Work request =
Write out the text of every entry below word for word, leaving the pictures out of your answer.

(Captioned web image data)

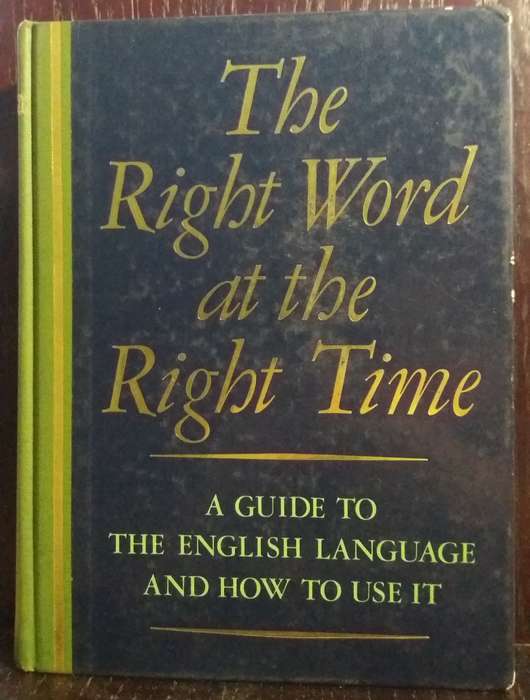 The right word at the right time - Readers Digest (Hardcover)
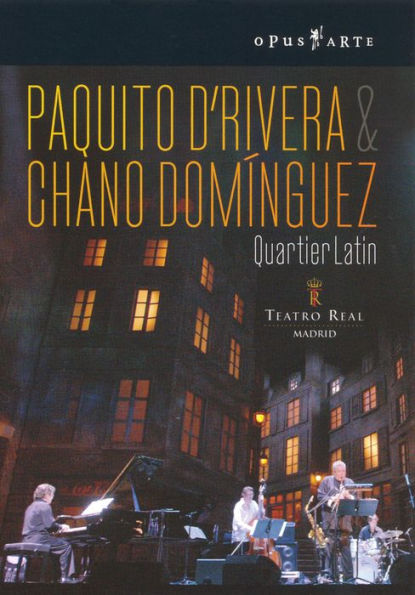 D'Rivera/Dominguez - Quartier Latin: Live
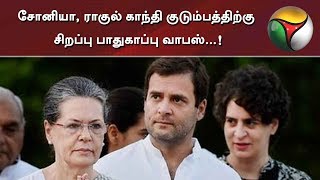 சோனியா, ராகுல் காந்தி குடும்பத்திற்கு சிறப்பு பாதுகாப்பு வாபஸ்...! மத்திய அரசு அதிரடி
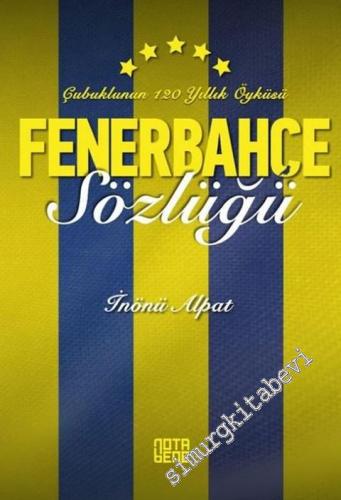 Fenerbahçe Sözlüğü : Çubuklunun 120 Yıllık Öyküsü -        2019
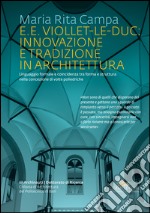 E. E. Viollet-Le-Duc: innovazione e tradizione in architettura. Linguaggio formale e coincidenza tra forma e struttura nella concezione di volte poliedriche. Ediz. illustrata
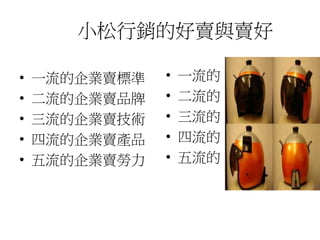 小松行銷的好賣與賣好
• 一流的企業賣標準
• 二流的企業賣品牌
• 三流的企業賣技術
• 四流的企業賣產品
• 五流的企業賣勞力
• 一流的
• 二流的
• 三流的
• 四流的
• 五流的
 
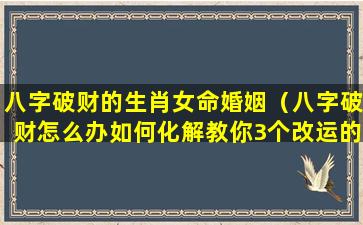 八字破财的生肖女命婚姻（八字破财怎么办如何化解教你3个改运的方法）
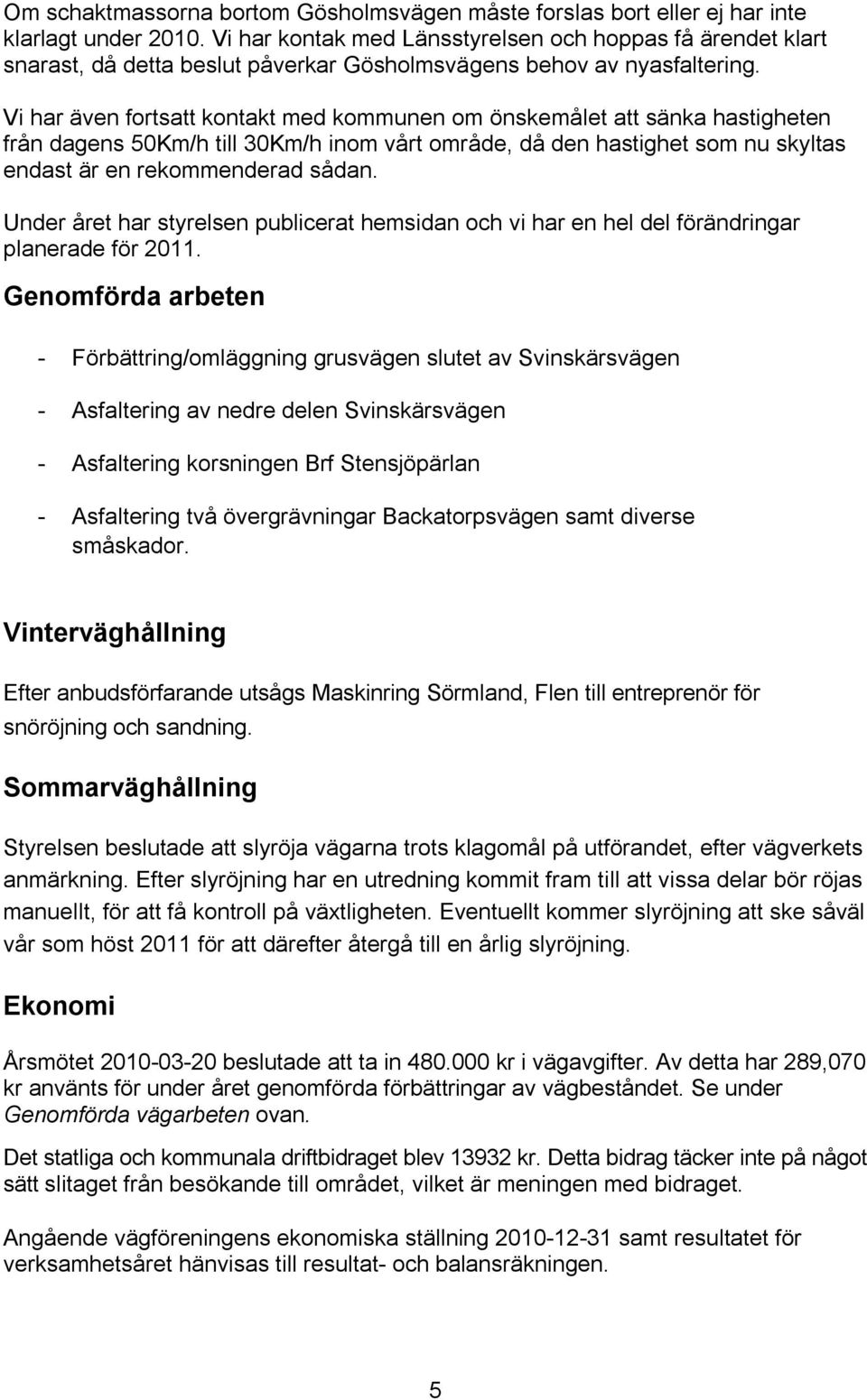 Vi har även fortsatt kontakt med kommunen om önskemålet att sänka hastigheten från dagens 50Km/h till 30Km/h inom vårt område, då den hastighet som nu skyltas endast är en rekommenderad sådan.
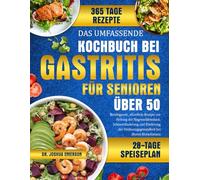 DAS UMFASSENDE KOCHBUCH BEI GASTRITIS FÜR SENIOREN ÜBER 50: Beruhigende, säurefreie Rezepte zur Heilung der Magenschleimhaut, Schmerzlinderung und ... Verdauungsgesundheit bei älteren Erwachsenen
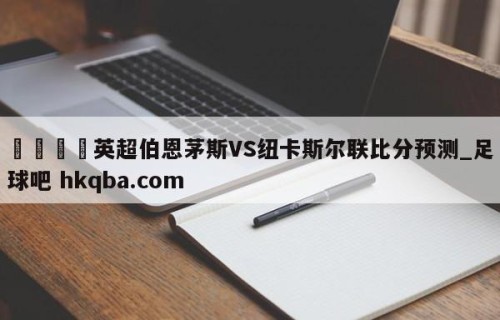 🍢英超伯恩茅斯VS纽卡斯尔联比分预测_足球吧 hkqba.com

Solution =
 The right word at the right time - Readers Digest (Hardcover)
 D'Rivera/Dominguez - Quartier Latin: Live
 சோனியா, ராகுல் காந்தி குடும்பத்திற்கு சிறப்பு பாதுகாப்பு வாபஸ்...! மத்திய அரசு அதிரடி
 Fenerbahçe Sözlüğü : Çubuklunun 120 Yıllık Öyküsü -        2019
 E. E. Viollet-Le-Duc: innovazione e tradizione in architettura. Linguaggio formale e coincidenza tra forma e struttura nella concezione di volte poliedriche. Ediz. illustrata
 小松行銷的好賣與賣好
• 一流的企業賣標準
• 二流的企業賣品牌
• 三流的企業賣技術
• 四流的企業賣產品
• 五流的企業賣勞力
• 一流的
• 二流的
• 三流的
• 四流的
• 五流的
 
 八字破财的生肖女命婚姻（八字破财怎么办如何化解教你3个改运的方法）
 Vi har även fortsatt kontakt med kommunen om önskemålet att sänka hastigheten från dagens 50Km/h till 30Km/h inom vårt område, då den hastighet som nu skyltas endast är en rekommenderad sådan.
 DAS UMFASSENDE KOCHBUCH BEI GASTRITIS FÜR SENIOREN ÜBER 50: Beruhigende, säurefreie Rezepte zur Heilung der Magenschleimhaut, Schmerzlinderung und ... Verdauungsgesundheit bei älteren Erwachsenen
 🍢英超伯恩茅斯VS纽卡斯尔联比分预测_足球吧 hkqba.com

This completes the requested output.